Nanoscale technology offers numerous advantages for detection of genetic mutations, such as very large surface areas for the immobilization of bio-recognition elements, easy manipulation/diffusion within samples, and size compatibility with DNA as a target. Recent progress in nanoparticle applications allowed detection of SNPs mutations in the genes related to cancer [1], genetic disease [2], and nitrification [3] by gold nanoparticles [2, 4–6], quantum dots nanocrystals [1], and silica nanoparticles [3]. However, the listed efforts were mostly limited to synthetic ssDNA target (proof-of-concept study) [1, 3–5], target-amplification typically with PCR [6], or/and requirement of specific instruments (i.e. microarrayers and scanners) [2, 6]. Those shortcomings ultimately limit the current utility of nanotechnology solutions in applications such as clinical diagnosis.
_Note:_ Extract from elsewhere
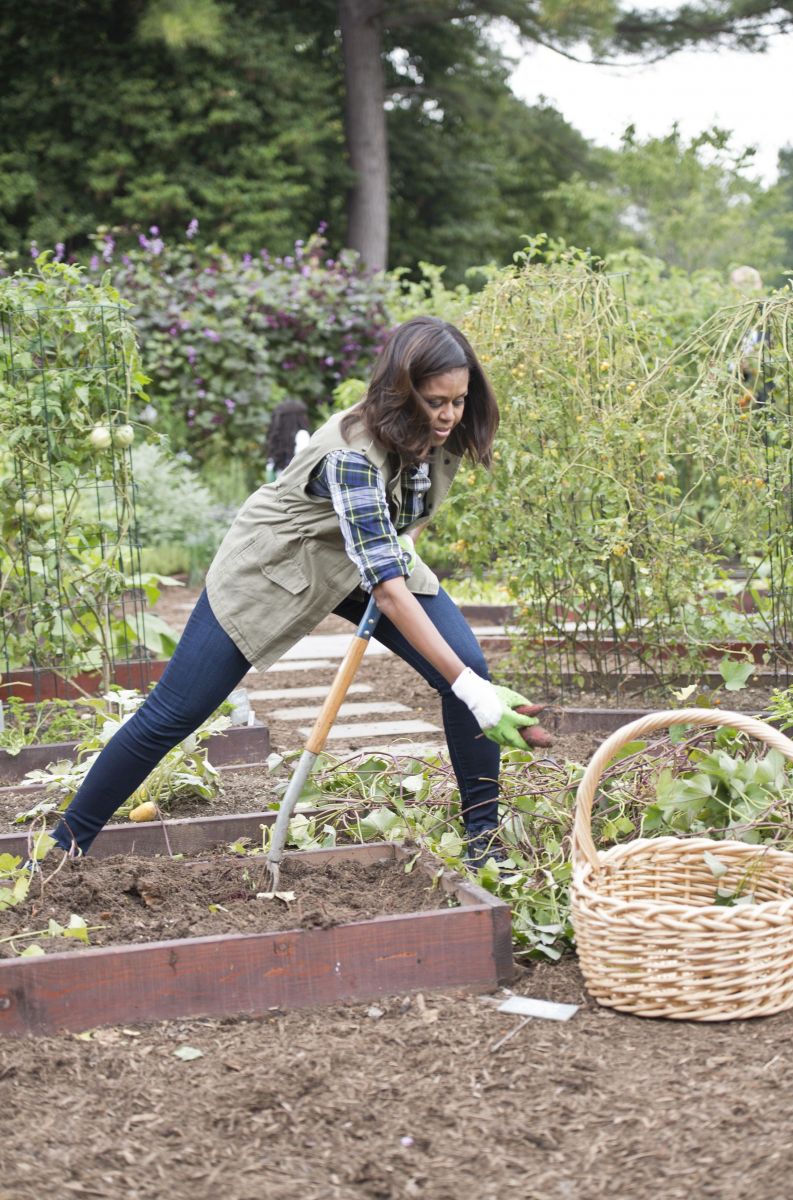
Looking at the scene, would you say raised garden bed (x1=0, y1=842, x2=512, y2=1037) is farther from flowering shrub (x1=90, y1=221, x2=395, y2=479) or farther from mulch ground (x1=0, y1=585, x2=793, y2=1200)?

Autosomal dominant polycystic kidney disease (ADPKD) is one of the most common genetic disorders in humans [7, 8] and is the most common inherited kidney disease. ADPKD is characterized by enlarged polycystic organs and is progressive, leading to end-stage renal disease in late middle age with complications that are associated with hemodialysis [8, 9]. ADPKD results from mutations in two genes, PKD1 (responsible for 85% of ADPKD cases) and PKD2 [9–11]. Molecular diagnosis of PKD generally involves (RT)-PCR/sequencing-based methods [12, 13] which are cumbersome and time consuming, and often classified as costly “send-out” tests. As an alternative, detection of DNA mutations based on rapid and sensitive nanotechnology could be regularly utilized in the clinic and thus result in much earlier (even pre-natal) diagnosis of PKD.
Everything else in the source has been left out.